# Carnivore otocinclus?



## Zoe (Feb 26, 2006)

My oto cats have been terrorizing my angels - sucking on their sides; and I caught them eating the innards of a dead clam (I don't think they killed it though).

Is this normal? I thought they were strictly herbivores.


----------



## Guest (Apr 14, 2007)

it may be a chinese algea eater they look very similair and luv to suck angels


----------



## Zoe (Feb 26, 2006)

Nope, I'm 100% certain they're otos.

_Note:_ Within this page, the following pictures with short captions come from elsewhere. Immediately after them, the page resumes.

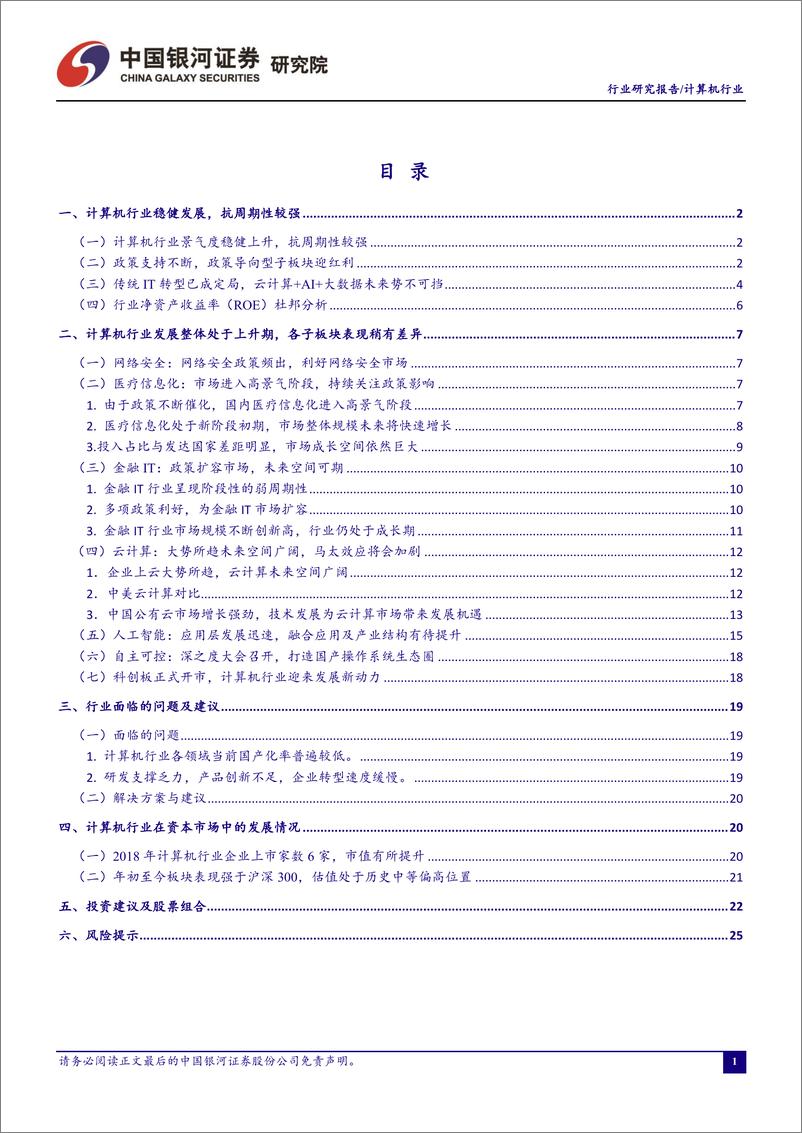 《计算机行业11月行业动态报告：国产操作系统生态建设加速，自主可控稳步发展-20191124-银河证券-30页》 - 第3页预览图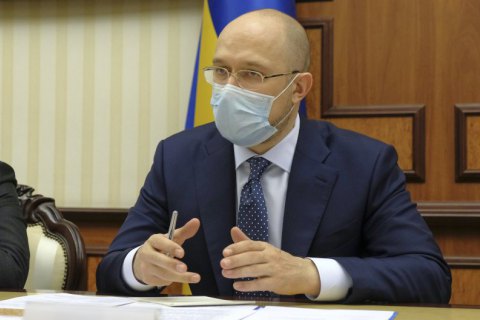 Шмигаль відзвітував перед парламентом щодо карантину вихідного дня
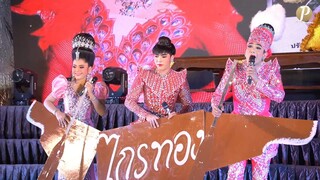 ลิเกคณะ 2 เทพบุตร สุดที่รัก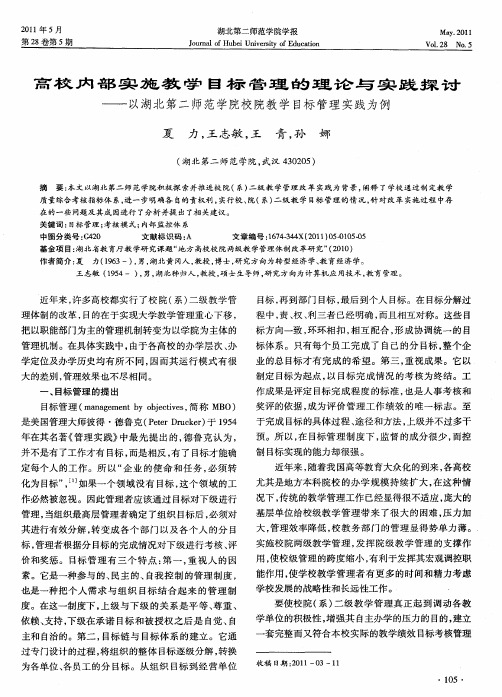 高校内部实施教学目标管理的理论与实践探讨——以湖北第二师范学院校院教学目标管理实践为例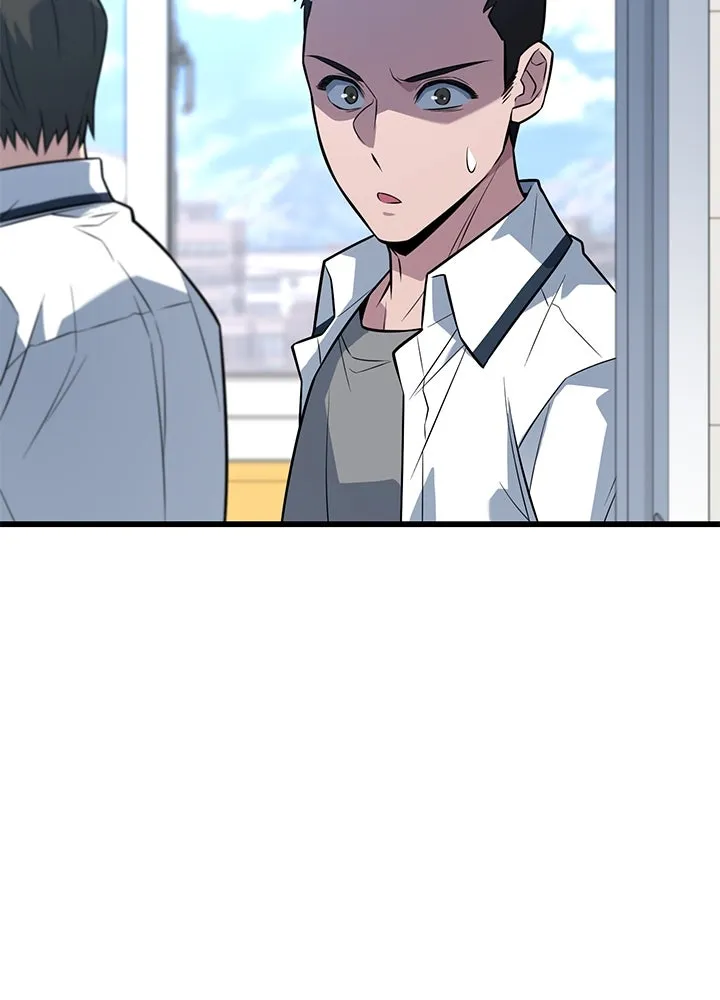 ราชาลานประลอง ตอนที่ 18 รูปที่ 149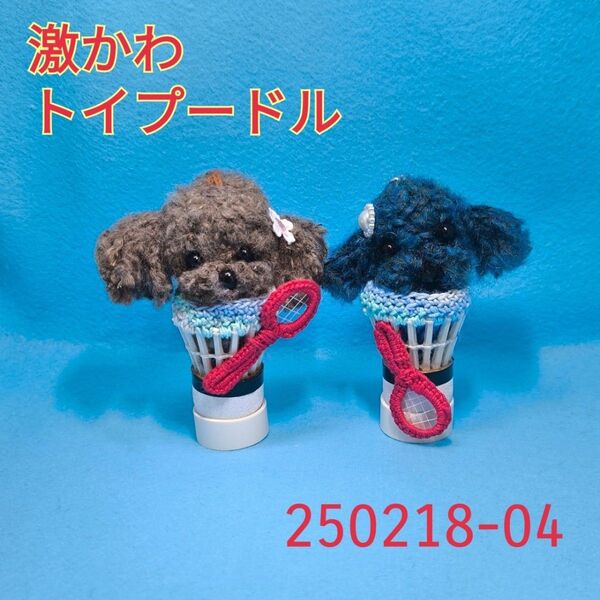 【かわいい】トイプードル シャトルキーホルダー あみぐるみ風
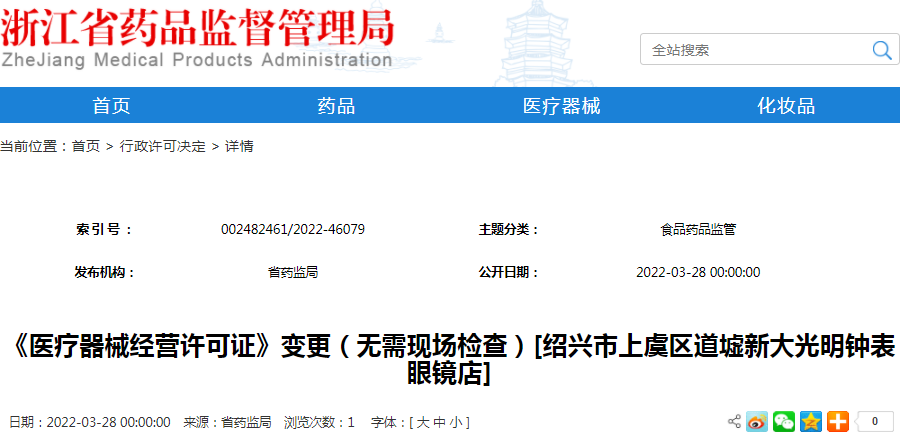 《医疗器械经营许可证》变更（无需现场检查）[绍兴市上虞区道墟新大光明钟表眼镜店]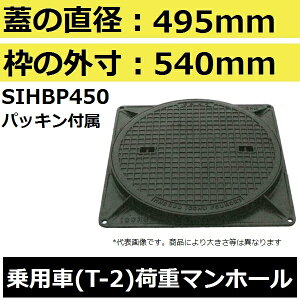 }z[ (iԁFMHB450-PZbg+pbLj ȈՖ`}z[SWZbg pbLt yWa495mm pԑω׏dz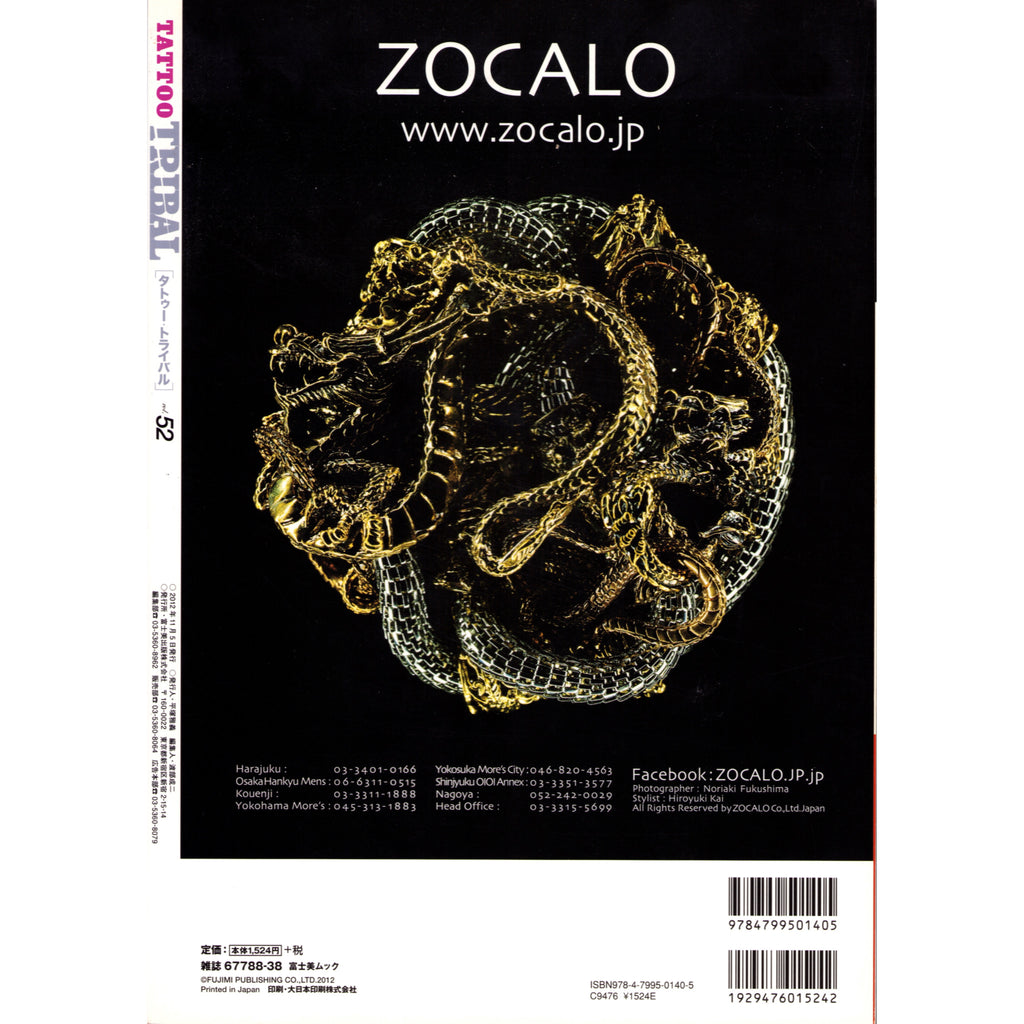 Tattoo Tribal Vol. 52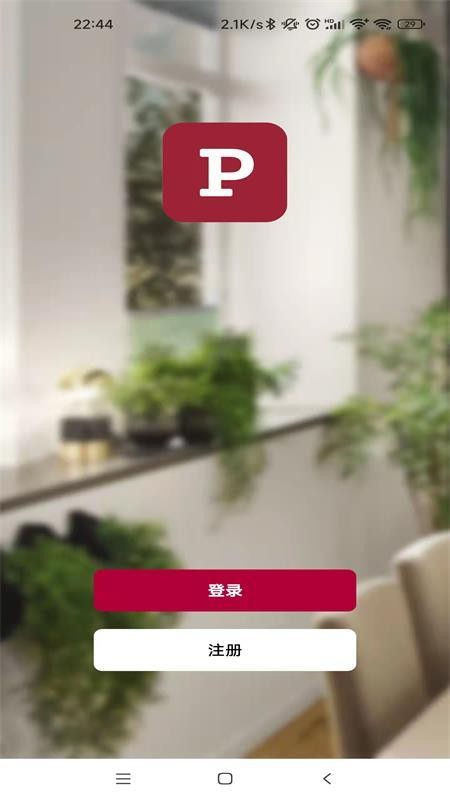 柏曼智能手机版v1.0.8 1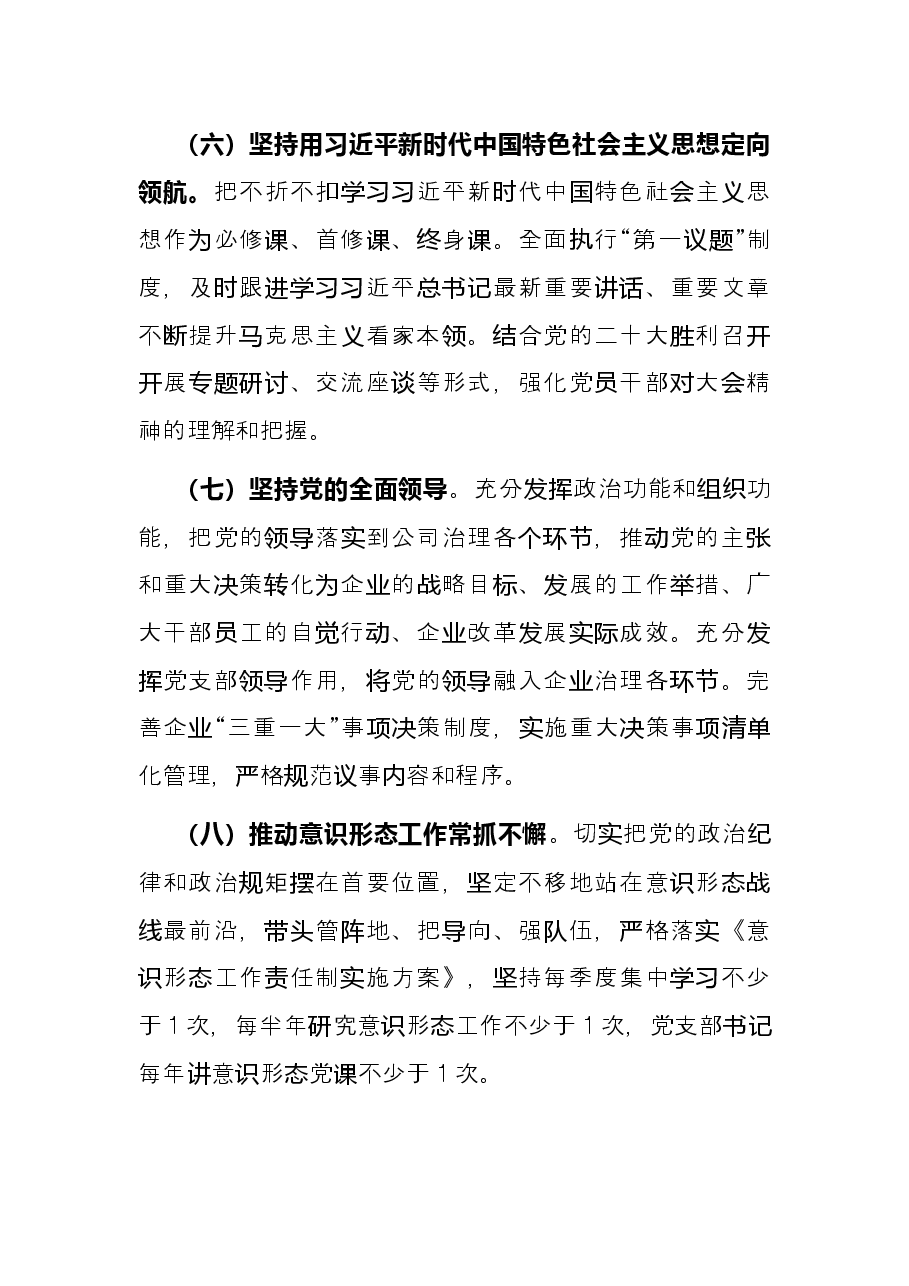 国企党支部2022年上半年党建工作总结及下半年工作计划.docx，第3页预览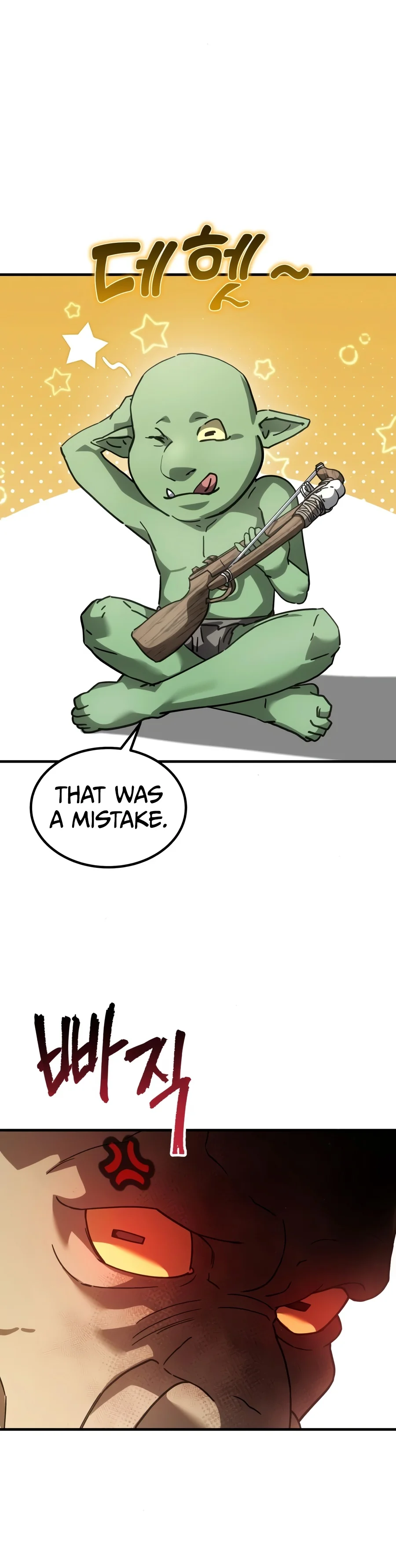 Goblin Inc Chapter 16 — Page 12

I removed the one that was bugging the angelfish the most, but there are still some chowing down on the clam meat.


----------



## Giddy012 (Feb 16, 2007)

Do you have a pic?


----------



## Zoe (Feb 26, 2006)

No... of what? Why? It's an Oto... no question.


----------



## Guest (Apr 14, 2007)

I have heard that Otos will occasionally suck the slime coats off other fish. I have caught one of mine "cleaning" another, or atleast thats what it looked like. I also thought they were strictly herbivores but mine will sometimes eat shrimp pellets, along with their algae wafers, so I know they have to be somewhat omnivorous.


----------



## 247Plants (Mar 27, 2007)

I hear a lot of stories about carnivore otos and I have to say I have seen mine eating brine shrimp, I have yet to see them suck on any of my fish and I have 19 of the little guys.


----------



## mousey (Jan 18, 2005)

SAE's look nothing like otos anyway Sword luver.They have totally different body shapes and are really hard to confuse.
My otos only seem to eat algae but who knows what they do in the night when I put in shrimp pellets for the loach.
I have seen them eating dead fish in the lfs-- just thought it was because they were starving-- no algae in the tank nor food.


----------



## Guest (Apr 16, 2007)

yes i mean to say chinese algea eater which look very similer when juvies


----------



## Damon (Jan 18, 2005)

Easy to tell the difference between otos and CAEs but I can see how one could mistake them.

Otos are normally peaceful but on occasion they have been known to suck slime (we believe). Could be desperate searching for food. There are many species of otos (at least 12) and they are very hard to tell apart. The most common 2 (IME), are vittatus and affinis.


----------



## Guest (Apr 16, 2007)

Yes but when they are juvies people make mistakes somtimes


----------